The Cover Uncovered: English Teacher’s ‘This Could be Texas’

One of the great casualties of the streaming era is album artwork. Truly, one of the great joys of discovering an album used to be losing yourself in an iconic image as the album played, reading the liner notes, and discovering the little easter eggs the artist would leave right where no one would think to look. Fortunately, there are a number of artists who aren’t so much refusing to adapt to the times but making sure that the idea of album art adapts to the times as well. One such band is English Teacher, with their stellar 2024 debut album, This Could Be Texas.

Amidst an otherwise idyllic, soft-focus painting of an English countryside, complete with adorable, fluffy sheep front and centre, is something that really draws the eye. An almost Salvador Dalí-esque shape floating in the air.

Gunmetal grey, shaped like an enormous ear and strangely liquid, with what looks like a guitar neck complete with tuning pegs jutting out the top. Like a pastoral, folk-horror version of Tubular Bells’ cover with more farmyard animals. You can keep your moody black-and-white photos of identikit indie band number 12 leaning against a wall. This is more like it.

It’s almost a throwback in the way it should be pored over while ‘I’m Not Crying, Your Crying’ blares out the speakers, the viewer imagining what it could possibly be depicting. Fortunately, our very own Elle Palmer sat down with the band last year and ended up discussing it, so here are a few hints.

For one thing, the art itself is particularly close to the band, as it’s a collaboration between singer Lily Fontaine and her mother, Gilly. The pastoral scene is a work Gilly painted in the 1980s, depicting the Ilkley Moor Cow and Calf Rocks, a few miles northeast of where the band formed in Leeds.

In a post on Twitter/X detailing the post, Fontaine called her mother’s art “a foundation of consistency throughout a childhood of relative displacement”. So, it was important not only for her work to be a part of the project but also that it depicted a place the band feels they can call home.

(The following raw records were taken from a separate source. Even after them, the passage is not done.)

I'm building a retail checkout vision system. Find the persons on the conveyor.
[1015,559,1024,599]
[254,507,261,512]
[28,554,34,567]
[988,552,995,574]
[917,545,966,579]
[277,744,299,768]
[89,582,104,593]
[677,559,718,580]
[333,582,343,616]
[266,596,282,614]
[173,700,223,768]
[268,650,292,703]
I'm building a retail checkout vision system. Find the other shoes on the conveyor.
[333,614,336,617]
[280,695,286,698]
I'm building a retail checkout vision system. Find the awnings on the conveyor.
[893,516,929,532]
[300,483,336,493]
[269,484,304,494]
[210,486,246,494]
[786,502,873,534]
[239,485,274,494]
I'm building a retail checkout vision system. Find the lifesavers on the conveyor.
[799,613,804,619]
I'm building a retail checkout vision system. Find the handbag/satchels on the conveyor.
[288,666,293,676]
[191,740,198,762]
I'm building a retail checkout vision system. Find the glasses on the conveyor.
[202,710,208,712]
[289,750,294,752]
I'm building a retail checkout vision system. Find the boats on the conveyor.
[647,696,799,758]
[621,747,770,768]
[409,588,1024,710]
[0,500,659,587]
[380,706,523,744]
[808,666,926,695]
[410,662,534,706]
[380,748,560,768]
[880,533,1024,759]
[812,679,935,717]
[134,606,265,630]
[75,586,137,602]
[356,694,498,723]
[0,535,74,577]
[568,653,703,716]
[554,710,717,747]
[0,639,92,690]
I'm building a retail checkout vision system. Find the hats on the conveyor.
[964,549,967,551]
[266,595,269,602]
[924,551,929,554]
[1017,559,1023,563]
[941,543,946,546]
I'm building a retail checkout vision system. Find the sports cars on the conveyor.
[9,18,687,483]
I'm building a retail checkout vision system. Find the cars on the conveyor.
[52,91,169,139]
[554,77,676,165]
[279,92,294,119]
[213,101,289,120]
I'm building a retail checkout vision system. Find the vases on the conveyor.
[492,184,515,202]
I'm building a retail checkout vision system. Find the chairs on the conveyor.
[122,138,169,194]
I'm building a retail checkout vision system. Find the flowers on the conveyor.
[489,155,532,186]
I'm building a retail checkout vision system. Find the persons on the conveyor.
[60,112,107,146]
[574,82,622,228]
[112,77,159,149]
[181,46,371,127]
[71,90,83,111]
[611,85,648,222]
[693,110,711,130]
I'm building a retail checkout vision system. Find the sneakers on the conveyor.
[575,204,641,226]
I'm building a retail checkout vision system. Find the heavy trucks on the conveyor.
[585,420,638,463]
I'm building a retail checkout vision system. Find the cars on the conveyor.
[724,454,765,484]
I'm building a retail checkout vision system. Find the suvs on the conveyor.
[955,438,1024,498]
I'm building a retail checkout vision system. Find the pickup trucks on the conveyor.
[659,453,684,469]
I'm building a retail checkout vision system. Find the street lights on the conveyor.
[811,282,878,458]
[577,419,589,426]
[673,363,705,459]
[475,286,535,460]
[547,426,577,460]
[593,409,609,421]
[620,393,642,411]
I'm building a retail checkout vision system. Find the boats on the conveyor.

Then there’s the… well, whatever that is in the middle.

That’s not me being ignorant either; Lily herself said on the same thread that “I don’t know what it is”, and she drew the thing! She settles on it being a representation of the band itself, namely “Some sort of musical meaty machine.”

Whatever it is, it’s gone on to be something of a mascot for the band, with a full-on sculpture of it created for the album’s release in the spring of 2024. I don’t know about you, but I’d take it over Iron Maiden’s Eddie any day of the week.

Seriously though, this is exactly the kind of artwork that we should be making space for in an era where music has become less tactile than ever. Pieces that unify the themes of the album, bringing them all together and making a record that’s more than streaming data, but, like This Could Be Texas, a full-on artistic statement from one of the most exciting bands in the country.